Captioned web images:
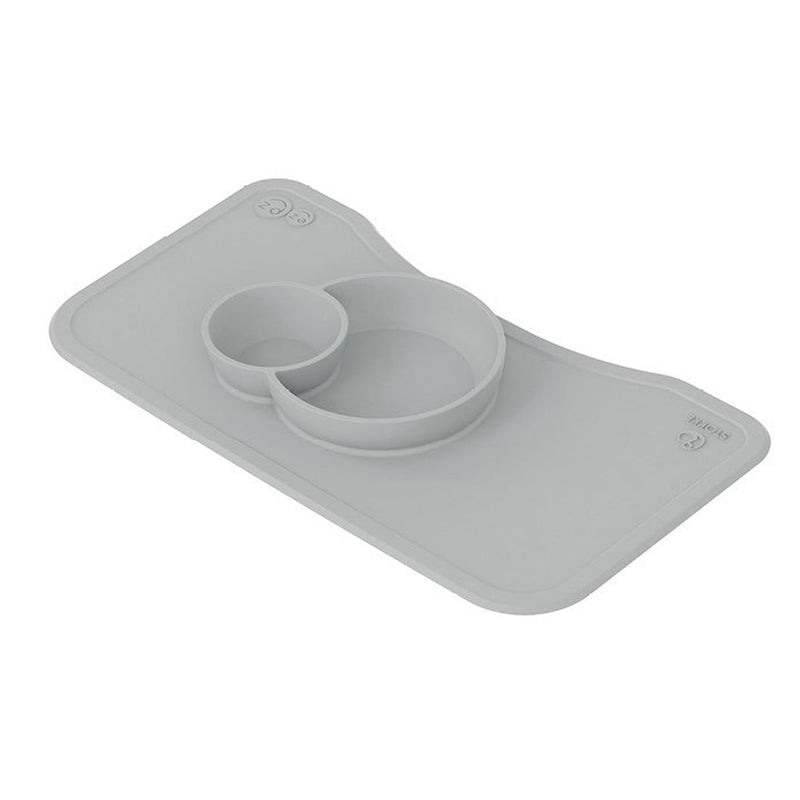 Ezpz silicone mat for Steps Tray in Grey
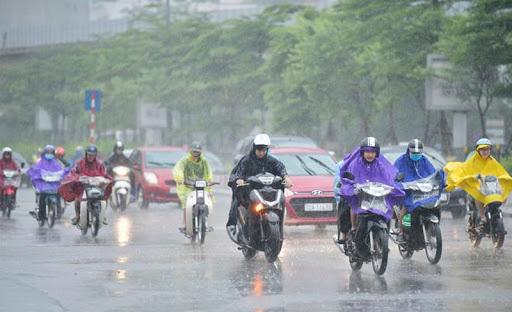 Tin tức dự báo thời tiết mới nhất hôm nay 28/9/2020: Hà Nội tiếp tục có mưa dông - Ảnh 1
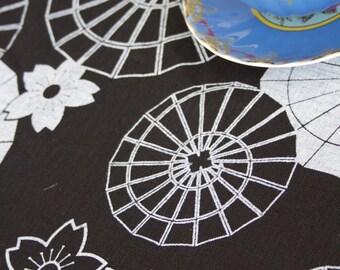 Japanese Umbrella White on Black Linen Tea Towel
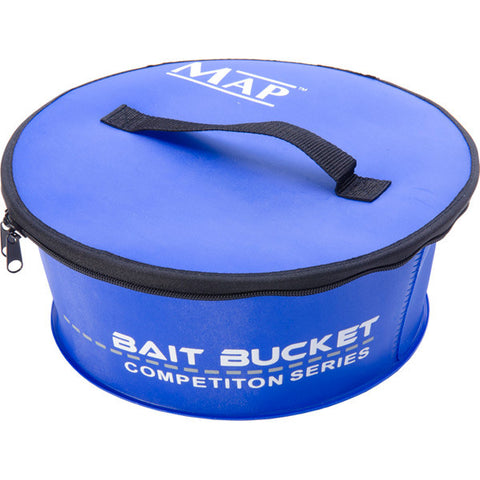 MAP EVA Ground Bait Bowl with Lid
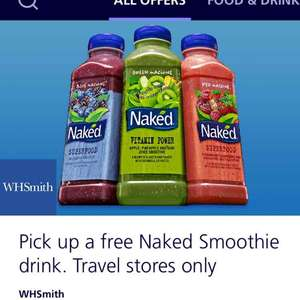 FREE naked smoothie at WHSmith travel stores with o2 priority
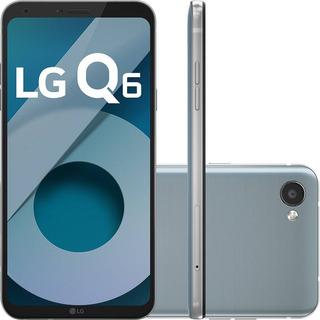 Smartphone Lg M700tv Q6 Tv 32 | Novo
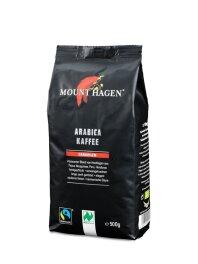 Mount Hagen Röstkaffee gemahlen 500g Bio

TASK GOAL: Verbatim, write out the line containing "Smartphone Lg M700tv Q6 Tv 32 | Novo" and all later lines through the end of the records, leaving every picture out.

THE ANSWER:
 Smartphone Lg M700tv Q6 Tv 32 | Novo
 Mount Hagen Röstkaffee gemahlen 500g Bio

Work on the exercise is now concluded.